Instructions for the task: Output only the lines from the one holding "From this perspective, is" to the end of the data below, please, copied exactly.

Data listing:
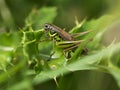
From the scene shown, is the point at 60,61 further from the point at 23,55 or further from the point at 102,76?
the point at 102,76

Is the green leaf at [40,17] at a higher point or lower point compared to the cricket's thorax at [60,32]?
higher

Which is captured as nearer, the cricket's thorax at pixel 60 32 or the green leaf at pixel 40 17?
the cricket's thorax at pixel 60 32

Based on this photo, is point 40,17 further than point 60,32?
Yes

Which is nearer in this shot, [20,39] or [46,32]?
[20,39]

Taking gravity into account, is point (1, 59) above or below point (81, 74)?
above

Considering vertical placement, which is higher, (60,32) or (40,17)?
(40,17)

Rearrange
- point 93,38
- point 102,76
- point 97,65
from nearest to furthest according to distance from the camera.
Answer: point 97,65
point 93,38
point 102,76

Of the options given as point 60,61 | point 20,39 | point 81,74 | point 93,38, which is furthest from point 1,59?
point 81,74

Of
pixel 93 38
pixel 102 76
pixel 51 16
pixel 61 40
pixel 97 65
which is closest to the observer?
pixel 97 65

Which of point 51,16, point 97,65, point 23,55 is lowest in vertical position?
point 97,65

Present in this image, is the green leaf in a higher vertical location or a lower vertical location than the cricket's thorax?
higher

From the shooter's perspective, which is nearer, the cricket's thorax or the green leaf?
the cricket's thorax
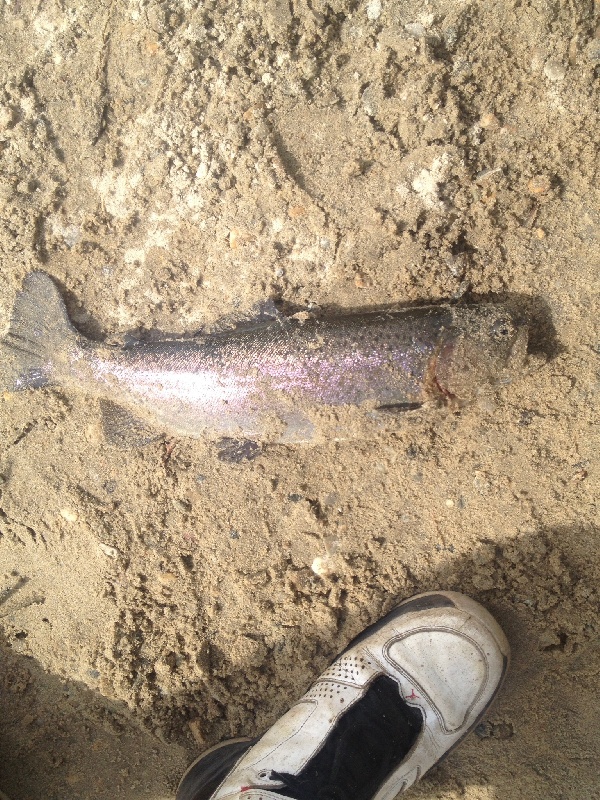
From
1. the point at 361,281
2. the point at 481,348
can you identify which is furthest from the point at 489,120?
the point at 481,348

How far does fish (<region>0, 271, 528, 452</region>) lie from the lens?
10.5ft

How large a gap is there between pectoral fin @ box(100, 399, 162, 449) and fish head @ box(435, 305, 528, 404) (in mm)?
2109

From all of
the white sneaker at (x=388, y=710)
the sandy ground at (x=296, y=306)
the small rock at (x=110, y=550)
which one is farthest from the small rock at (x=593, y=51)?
the small rock at (x=110, y=550)

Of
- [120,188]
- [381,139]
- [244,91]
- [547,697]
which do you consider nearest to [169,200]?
[120,188]

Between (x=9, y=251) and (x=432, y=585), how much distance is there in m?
3.95

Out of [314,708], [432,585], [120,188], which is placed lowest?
[314,708]

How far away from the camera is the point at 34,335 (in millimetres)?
3709

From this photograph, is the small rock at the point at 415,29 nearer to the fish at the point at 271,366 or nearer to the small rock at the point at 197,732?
the fish at the point at 271,366

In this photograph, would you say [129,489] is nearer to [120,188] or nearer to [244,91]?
[120,188]

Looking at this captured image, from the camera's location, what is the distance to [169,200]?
3.58 meters

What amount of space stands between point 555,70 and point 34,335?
156 inches

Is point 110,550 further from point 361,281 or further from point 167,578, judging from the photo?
point 361,281

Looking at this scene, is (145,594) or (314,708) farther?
(145,594)

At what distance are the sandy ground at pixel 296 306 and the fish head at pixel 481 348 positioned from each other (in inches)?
8.4
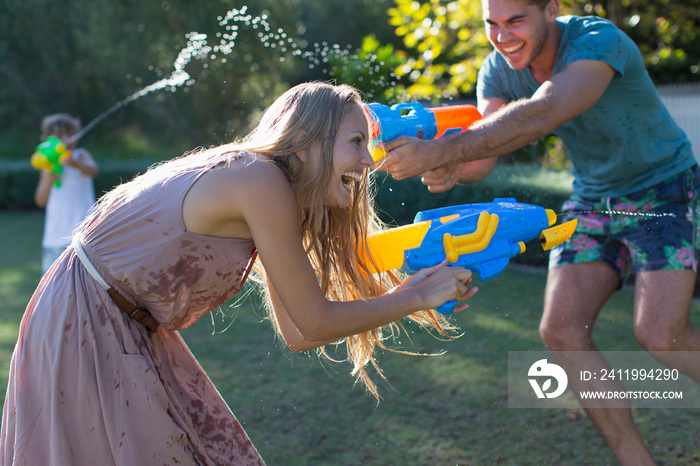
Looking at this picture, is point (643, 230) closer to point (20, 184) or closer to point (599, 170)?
point (599, 170)

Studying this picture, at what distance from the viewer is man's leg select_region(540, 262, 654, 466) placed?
251 cm

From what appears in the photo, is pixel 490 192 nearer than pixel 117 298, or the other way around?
pixel 117 298

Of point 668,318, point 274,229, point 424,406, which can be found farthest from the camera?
point 424,406

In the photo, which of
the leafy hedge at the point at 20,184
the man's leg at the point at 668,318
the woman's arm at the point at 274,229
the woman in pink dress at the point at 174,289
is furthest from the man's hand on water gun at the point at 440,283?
the leafy hedge at the point at 20,184

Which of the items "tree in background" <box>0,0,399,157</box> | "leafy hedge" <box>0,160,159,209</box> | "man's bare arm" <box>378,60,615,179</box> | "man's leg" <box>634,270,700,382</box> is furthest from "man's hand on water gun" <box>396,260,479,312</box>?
"leafy hedge" <box>0,160,159,209</box>

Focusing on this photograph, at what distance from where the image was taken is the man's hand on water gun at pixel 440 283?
1.88m

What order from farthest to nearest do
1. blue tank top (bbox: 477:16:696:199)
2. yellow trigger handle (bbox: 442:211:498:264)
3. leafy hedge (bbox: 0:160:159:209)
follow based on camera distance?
leafy hedge (bbox: 0:160:159:209) → blue tank top (bbox: 477:16:696:199) → yellow trigger handle (bbox: 442:211:498:264)

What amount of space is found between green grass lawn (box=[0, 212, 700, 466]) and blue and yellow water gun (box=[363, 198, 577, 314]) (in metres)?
0.99

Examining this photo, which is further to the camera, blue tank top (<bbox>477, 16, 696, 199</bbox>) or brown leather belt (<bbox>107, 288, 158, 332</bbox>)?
blue tank top (<bbox>477, 16, 696, 199</bbox>)

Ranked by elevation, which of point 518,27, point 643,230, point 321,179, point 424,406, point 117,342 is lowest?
point 424,406

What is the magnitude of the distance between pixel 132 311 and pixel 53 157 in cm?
445

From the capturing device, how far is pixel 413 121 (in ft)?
7.79

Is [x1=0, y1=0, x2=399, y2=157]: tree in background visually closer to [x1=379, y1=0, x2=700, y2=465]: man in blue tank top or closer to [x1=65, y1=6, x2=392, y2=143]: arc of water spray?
[x1=65, y1=6, x2=392, y2=143]: arc of water spray

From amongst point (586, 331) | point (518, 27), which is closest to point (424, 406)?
point (586, 331)
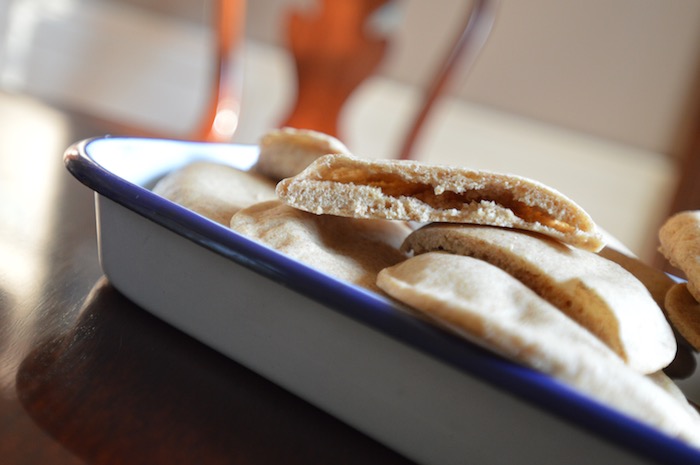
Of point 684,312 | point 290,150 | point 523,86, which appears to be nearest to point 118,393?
point 290,150

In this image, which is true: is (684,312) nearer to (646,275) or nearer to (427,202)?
(646,275)

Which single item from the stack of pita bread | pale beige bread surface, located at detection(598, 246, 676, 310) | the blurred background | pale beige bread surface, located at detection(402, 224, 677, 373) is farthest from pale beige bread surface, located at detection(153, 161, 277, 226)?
the blurred background

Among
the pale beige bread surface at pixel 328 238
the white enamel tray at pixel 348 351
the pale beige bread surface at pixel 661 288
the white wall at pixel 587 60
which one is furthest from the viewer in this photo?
the white wall at pixel 587 60

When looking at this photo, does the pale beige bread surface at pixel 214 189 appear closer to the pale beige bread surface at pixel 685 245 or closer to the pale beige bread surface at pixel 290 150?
the pale beige bread surface at pixel 290 150

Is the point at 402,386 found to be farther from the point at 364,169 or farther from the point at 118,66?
the point at 118,66

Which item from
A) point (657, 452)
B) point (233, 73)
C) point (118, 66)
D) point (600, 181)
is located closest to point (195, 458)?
point (657, 452)

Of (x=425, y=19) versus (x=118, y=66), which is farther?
(x=118, y=66)

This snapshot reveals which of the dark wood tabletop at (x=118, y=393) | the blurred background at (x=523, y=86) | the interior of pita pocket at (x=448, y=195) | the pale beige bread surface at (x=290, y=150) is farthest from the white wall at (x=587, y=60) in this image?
the dark wood tabletop at (x=118, y=393)
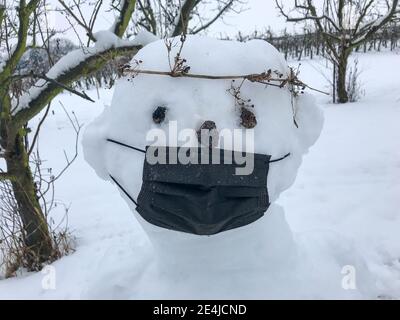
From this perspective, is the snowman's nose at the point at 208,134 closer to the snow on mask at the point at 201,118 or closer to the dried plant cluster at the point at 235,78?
the snow on mask at the point at 201,118

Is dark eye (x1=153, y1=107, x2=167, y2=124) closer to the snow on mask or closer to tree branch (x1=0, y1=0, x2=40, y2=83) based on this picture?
the snow on mask

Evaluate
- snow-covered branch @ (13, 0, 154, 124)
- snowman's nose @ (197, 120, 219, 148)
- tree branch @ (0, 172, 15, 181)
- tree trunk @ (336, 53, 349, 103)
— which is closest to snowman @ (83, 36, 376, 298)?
snowman's nose @ (197, 120, 219, 148)

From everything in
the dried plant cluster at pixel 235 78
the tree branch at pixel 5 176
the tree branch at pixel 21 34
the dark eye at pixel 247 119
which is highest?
the tree branch at pixel 21 34

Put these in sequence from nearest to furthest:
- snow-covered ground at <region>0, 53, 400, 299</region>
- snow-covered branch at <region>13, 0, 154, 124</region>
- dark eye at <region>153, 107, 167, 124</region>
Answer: dark eye at <region>153, 107, 167, 124</region>
snow-covered ground at <region>0, 53, 400, 299</region>
snow-covered branch at <region>13, 0, 154, 124</region>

Right answer:
From this perspective, is the snowman's nose at the point at 208,134 closer to the snow on mask at the point at 201,118 or closer to the dried plant cluster at the point at 235,78?
the snow on mask at the point at 201,118

Is dark eye (x1=153, y1=107, x2=167, y2=124) closer to the snow on mask or closer to tree branch (x1=0, y1=0, x2=40, y2=83) based on this picture?
the snow on mask

Evaluate
- snow-covered branch @ (13, 0, 154, 124)
- snowman's nose @ (197, 120, 219, 148)
- tree branch @ (0, 172, 15, 181)
- tree trunk @ (336, 53, 349, 103)
— which is closest to snowman @ (83, 36, 376, 298)?
snowman's nose @ (197, 120, 219, 148)

From everything in
the dried plant cluster at pixel 235 78
the tree branch at pixel 5 176
the tree branch at pixel 21 34
the dark eye at pixel 247 119
which is highest?
the tree branch at pixel 21 34

Put these in sequence from nearest to furthest:
- snow-covered ground at <region>0, 53, 400, 299</region>
- snow-covered branch at <region>13, 0, 154, 124</region>
- dark eye at <region>153, 107, 167, 124</region>
Answer: dark eye at <region>153, 107, 167, 124</region>
snow-covered ground at <region>0, 53, 400, 299</region>
snow-covered branch at <region>13, 0, 154, 124</region>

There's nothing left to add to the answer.